Sunday, November 1, 2009

Soup Sandwich

In anticipation of exciting new developments I was stripping some of my favorite parts from my Karate Monkey. While I was at it I figured it was a good time to set it up fixed for the Winter. I found it quite ironic that after completing the swap, I stumbled upon this blog, and an alternate view of fixed gear mountain biking.
Without a rear brake and a racer-boy light rear tire Mary Jane was a svelte 21.2 lbs; lighter than I'd ever seen her.

Out on the trail there was an awkwardness that was expected. Getting back up to speed riding fixed offroad has a bit of a learning curve. It's easier than people think, but does take a little getting used to. The biggest thing is when you get to a log, or ledge or some obstacle you have to follow through. You can't try to set up for it like you would on a freewheeling bike. Once you're up on the log you'll likely just be able to pedal through it, you might hit a pedal and fall on your ass, but more than likely you'll just pedal through it. Once you get your fixed legs, you'll be able to hoist your rear wheel and adjust your pedals when your wheels in the air.

Anyways, just riding along, lalala, fixed is fun, riding along the ridge, cliff drop to swanky homes to the left, trees to the right and SHAMWOW! I crash on an outcropping of rocks. As I being riding again, I here a tink tink tink.

Rock x (spokes+high tension)=Broken spokes.

Stopping to inspect my wheel, not only were two spokes broken, but a crank ring bolt had abandoned ship, it's 4 friends wanted to follow suit, my crank spider had come loose, and my Surly Fixxer was loose.

Fucked up like a soup sandwich!

Now this was going to take time to fix. Fixed is about not having to repair your bike. Simple easy. In out done.

Good thing I had an extra hour Sunday.

A little "fixed-gear's friend" on the Fixxer
Making a new single ring crank bolt

Riding fixed downhill offroad feels like when a cheesy action film (think Road Warrior) speeds up the film to make things seem like they are moving faster. I don't know if this actually has any value as far as training or performance. It's like being able to rub your belly and patting your head at the same time. Actually it's a lot easier, because I can do it.

Crazy stupid fun.


James said...

And Facebook said you were normal?

zencycle said...

"I don't know if this actually has any value as far as training or performance."

well, if you read the full post that you linked to my blog, non other than Paul Curley, owner of no less than 22 national championship jerseys has used fixed gear mtn biking as a training tool. As much of a dick as many of us consider him to be, when he suggests some sort of training regimen, you can rest assured it has some merit.

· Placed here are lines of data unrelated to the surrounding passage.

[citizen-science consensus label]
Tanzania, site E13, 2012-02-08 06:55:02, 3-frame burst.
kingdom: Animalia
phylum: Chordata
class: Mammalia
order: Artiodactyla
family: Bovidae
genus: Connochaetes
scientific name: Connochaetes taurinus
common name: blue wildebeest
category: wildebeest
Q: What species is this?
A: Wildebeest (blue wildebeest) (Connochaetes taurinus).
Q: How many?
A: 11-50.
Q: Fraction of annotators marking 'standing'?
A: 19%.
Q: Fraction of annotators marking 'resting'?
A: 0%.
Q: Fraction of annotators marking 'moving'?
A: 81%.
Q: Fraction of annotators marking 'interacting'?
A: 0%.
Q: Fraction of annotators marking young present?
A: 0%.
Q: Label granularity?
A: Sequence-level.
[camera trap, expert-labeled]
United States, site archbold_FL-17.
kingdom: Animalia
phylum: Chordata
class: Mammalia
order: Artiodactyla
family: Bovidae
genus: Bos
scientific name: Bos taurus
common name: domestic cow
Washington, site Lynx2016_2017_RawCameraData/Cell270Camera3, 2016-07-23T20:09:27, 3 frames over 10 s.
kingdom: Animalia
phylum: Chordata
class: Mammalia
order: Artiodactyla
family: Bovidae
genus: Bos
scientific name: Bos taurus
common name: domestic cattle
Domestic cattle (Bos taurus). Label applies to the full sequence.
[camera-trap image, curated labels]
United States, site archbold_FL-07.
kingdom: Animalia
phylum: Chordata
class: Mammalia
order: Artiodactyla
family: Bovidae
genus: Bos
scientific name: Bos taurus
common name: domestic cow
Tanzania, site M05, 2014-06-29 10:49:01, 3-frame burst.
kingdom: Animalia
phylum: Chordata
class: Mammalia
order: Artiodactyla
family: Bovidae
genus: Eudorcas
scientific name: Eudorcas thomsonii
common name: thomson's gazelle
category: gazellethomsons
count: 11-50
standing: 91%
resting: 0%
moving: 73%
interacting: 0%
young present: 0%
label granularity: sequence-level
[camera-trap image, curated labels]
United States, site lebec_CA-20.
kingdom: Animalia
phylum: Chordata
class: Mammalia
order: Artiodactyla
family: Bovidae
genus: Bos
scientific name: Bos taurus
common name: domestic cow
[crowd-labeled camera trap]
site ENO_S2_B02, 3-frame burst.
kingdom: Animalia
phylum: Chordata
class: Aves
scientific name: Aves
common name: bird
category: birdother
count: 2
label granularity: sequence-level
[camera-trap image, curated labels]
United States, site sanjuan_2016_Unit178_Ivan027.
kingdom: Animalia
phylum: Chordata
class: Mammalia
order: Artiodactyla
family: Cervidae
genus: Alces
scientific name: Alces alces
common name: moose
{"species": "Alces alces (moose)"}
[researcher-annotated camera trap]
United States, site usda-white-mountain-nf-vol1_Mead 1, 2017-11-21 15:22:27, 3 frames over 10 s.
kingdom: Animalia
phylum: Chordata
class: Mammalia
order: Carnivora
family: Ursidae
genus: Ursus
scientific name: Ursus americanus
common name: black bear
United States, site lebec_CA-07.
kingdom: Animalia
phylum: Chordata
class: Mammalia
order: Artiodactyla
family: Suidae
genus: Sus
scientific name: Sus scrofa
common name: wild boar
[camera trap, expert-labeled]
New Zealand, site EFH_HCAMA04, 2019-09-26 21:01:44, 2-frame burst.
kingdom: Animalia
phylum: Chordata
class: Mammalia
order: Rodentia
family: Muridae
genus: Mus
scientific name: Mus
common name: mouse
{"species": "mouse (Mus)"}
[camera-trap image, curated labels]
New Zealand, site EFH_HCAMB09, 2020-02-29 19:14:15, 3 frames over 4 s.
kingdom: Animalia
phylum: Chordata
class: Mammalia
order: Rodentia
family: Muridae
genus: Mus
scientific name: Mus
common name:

That isn't to say that riding a fixed gear mtn bike will make you a national champion, nay, like anything else, it isn't what you have, but how you use it.

(fwiw - Curley is actually a relatively social human being these days, what with getting married, a child, and old. I haven't seen him intentionally hook someone in over ten years now)

CB2 said...

I did read your whole post.
I rode last Winter fixed, first to see if I could do it, and found it just really worked well in the typical slick Winter conditions. I would say the main benefit is that you can keep on riding in all but the worst conditions.

zencycle said...

Blogger CB2 said...
"the main benefit is that you can keep on riding in all but the worst conditions."

I hear ya....'Anonymous' left a comment about setting up an off-road fixed just for snow, and I actually think that sounds like fun. I'm going to try it.